To do: Go line by line through the entries below and copy those containing the string "fields".

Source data
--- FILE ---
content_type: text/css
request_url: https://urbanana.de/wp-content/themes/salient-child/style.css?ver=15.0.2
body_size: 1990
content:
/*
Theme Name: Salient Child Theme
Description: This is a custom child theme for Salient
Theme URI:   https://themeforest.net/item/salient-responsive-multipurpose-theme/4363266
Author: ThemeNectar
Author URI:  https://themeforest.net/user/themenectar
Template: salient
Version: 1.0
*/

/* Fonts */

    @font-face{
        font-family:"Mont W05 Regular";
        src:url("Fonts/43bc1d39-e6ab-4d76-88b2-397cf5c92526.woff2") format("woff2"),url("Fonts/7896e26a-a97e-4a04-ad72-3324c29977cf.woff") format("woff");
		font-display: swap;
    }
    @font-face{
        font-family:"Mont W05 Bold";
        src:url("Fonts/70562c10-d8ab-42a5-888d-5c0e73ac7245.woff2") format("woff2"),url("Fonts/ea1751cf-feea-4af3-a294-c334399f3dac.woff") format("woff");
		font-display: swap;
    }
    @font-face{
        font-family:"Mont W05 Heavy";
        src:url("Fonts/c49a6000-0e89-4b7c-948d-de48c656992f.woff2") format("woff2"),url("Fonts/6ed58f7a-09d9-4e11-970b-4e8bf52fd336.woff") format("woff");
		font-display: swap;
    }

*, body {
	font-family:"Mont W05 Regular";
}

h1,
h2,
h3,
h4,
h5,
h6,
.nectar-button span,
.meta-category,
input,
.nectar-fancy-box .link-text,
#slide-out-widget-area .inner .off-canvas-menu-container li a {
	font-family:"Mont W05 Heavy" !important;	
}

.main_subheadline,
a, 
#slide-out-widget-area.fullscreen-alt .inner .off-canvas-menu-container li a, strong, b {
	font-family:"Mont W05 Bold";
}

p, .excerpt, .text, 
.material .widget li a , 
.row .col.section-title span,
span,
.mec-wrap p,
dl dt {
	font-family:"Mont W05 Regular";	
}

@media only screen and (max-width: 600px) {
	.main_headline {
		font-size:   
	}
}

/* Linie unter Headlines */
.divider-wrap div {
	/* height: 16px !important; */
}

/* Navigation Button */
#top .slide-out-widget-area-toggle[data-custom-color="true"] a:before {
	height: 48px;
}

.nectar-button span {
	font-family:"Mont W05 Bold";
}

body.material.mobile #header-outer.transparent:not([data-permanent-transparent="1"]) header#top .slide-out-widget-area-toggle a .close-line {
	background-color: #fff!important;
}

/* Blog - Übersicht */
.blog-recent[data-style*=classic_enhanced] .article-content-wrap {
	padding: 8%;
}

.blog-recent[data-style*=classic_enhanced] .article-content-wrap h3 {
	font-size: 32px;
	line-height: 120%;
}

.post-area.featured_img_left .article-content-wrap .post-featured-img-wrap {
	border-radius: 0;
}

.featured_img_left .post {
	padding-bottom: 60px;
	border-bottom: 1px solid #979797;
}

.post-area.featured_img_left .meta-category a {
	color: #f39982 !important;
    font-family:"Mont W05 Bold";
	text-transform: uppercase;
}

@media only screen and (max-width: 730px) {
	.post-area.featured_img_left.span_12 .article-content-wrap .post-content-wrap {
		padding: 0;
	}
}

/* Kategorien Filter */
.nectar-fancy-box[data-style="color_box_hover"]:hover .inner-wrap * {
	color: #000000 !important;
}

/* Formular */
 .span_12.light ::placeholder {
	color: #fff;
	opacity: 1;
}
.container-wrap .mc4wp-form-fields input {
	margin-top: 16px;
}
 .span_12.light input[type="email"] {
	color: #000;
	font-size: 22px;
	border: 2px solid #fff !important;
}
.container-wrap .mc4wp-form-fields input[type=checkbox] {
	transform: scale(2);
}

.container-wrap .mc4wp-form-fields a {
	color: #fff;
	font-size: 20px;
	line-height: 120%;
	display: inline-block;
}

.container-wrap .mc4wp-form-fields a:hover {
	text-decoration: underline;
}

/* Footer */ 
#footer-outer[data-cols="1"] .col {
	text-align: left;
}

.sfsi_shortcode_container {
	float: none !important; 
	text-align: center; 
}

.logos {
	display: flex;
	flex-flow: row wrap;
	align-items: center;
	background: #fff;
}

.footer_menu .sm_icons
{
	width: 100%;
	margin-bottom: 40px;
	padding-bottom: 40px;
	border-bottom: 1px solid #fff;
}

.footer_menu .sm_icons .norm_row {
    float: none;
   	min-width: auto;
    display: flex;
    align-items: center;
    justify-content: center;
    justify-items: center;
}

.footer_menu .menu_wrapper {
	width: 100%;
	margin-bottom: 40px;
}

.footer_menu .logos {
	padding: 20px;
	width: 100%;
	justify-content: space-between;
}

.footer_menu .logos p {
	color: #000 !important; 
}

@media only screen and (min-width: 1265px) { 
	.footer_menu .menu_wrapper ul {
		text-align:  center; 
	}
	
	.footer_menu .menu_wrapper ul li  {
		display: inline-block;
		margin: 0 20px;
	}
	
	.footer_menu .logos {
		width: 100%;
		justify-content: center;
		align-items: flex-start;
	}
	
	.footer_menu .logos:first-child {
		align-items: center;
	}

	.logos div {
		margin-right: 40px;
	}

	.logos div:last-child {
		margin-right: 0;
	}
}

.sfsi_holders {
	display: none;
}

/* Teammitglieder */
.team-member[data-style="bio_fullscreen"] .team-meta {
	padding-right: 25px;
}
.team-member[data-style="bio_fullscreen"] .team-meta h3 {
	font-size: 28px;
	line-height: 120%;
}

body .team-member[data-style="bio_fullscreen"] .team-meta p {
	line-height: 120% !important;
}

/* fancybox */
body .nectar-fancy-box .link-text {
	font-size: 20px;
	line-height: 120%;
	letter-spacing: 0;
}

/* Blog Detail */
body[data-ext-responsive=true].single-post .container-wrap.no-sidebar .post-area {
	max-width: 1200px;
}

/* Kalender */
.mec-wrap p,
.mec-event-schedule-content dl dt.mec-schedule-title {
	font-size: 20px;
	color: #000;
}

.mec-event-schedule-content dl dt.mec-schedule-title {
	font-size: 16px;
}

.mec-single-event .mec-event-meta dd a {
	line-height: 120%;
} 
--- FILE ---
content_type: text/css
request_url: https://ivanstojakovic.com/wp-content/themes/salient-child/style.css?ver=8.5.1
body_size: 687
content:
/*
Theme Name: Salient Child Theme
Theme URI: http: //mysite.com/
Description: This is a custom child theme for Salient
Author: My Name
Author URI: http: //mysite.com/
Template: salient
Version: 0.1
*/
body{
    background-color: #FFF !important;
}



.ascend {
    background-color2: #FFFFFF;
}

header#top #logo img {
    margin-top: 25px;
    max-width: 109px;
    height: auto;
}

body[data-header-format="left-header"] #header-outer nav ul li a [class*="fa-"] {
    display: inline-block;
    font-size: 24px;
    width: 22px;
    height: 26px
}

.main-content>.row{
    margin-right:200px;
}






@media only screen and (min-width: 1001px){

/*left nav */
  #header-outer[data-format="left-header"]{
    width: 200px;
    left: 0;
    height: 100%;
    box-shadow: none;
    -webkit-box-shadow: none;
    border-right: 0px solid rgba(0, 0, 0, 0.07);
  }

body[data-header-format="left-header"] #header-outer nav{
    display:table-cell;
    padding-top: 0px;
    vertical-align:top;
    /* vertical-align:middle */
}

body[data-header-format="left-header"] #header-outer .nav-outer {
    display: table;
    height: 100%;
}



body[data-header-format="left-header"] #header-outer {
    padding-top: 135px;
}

Answer:
.container-wrap .mc4wp-form-fields input {
.container-wrap .mc4wp-form-fields input[type=checkbox] {
.container-wrap .mc4wp-form-fields a {
.container-wrap .mc4wp-form-fields a:hover {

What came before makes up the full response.